* **EXTRACTED TEXT**:
● ● ● ●
At least one reader is disgusted with looking at homes that she believes are deliberately pictured differently than what is seen at a showing. We have told you month after month that there is a real shortage of inventory in our market. This leads to fierce competition among buyers, sellers and agents. Buyers are competing to be the first in line with an offer and are taking care to make their offers agreeable to sellers of well-priced properties.
Sellers are competing for buyers by hiring professional staging companies to decorate their homes to put their best foot forward in attracting qualified buyers. Many are hoping to maximize their sales price knowing that in their price range there may be few houses. Inflating the price could lead to an appraisal lower than the agreed selling price, but appraisers are adjusting to the rising values here so it is a calculated risk.
The competition for buyers leads some agents to glorify the amenities a particular property has to offer. We have written here before about deceptive photography practices including the use of fish eye lenses to make rooms look larger. More egregious though is overstating the number of legal bedrooms which seems common place. Have you actually looked closely at the way your agent has described and photographed your property? If it has been on the market longer than anticipated you might have problems other than price.
Several buyers have commented on the time they have wasted looking at houses that claim more bedrooms than exist. Others have found, after being told there is room for another bedroom over the garage by knocking out a wall is far more complex than just putting in a door. In several cases we have been told, the entire truss system would need to be changed to make a small space.
● ● ● ●
* **PROVIDED DATA**:
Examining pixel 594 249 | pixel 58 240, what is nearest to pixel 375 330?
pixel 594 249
● ● ● ●
* **TASKS**:
1/ Answer these about the article on home listings and the housing market:
(a) What do sellers hire to decorate their homes?
(b) What kind of lens is named as a way to make rooms look larger?
(c) In several cases, what would need to be changed to make a small space over the garage?
2/ Please carry on the article about home listings and the housing market, picking up right after its last sentence.
The material shown here was drawn from a different source than the text.

* **PER-TASK ANSWERS**:
1/
(a) Professional staging companies.
(b) Fish eye lenses.
(c) The entire truss system.

2/
Buyers in our hottest selling price ranges are frustrated with competing for homes. Make sure you and your agent do not frustrate them further by getting them in the door with misleading photos or property descriptions. Your best buyer is one that discovers things exactly as described, not one who begins a tour of your property perturbed at the first discovery of inconsistency.
Misleading statements of living space, access, or a picture of a nice big family room with a curved granite counter top that, in reality is a room too small for a pool table with a small bar and straight, short granite counter top will likely alienate the buyer. That same buyer may have been satisfied seeing the home as it is. Once they see it has been distorted, they are likely getting to the next home quickly without taking time to see the true amenities of your home.
There is plenty of activity in the local real state market. The best way to get your share is to play fair in all regards.
Trust an expert…call a Realtor. Call your Realtor or visit www.cdarealtors.com to search properties on the Multiple Listing Service or to find a Realtor member who will represent your best interests.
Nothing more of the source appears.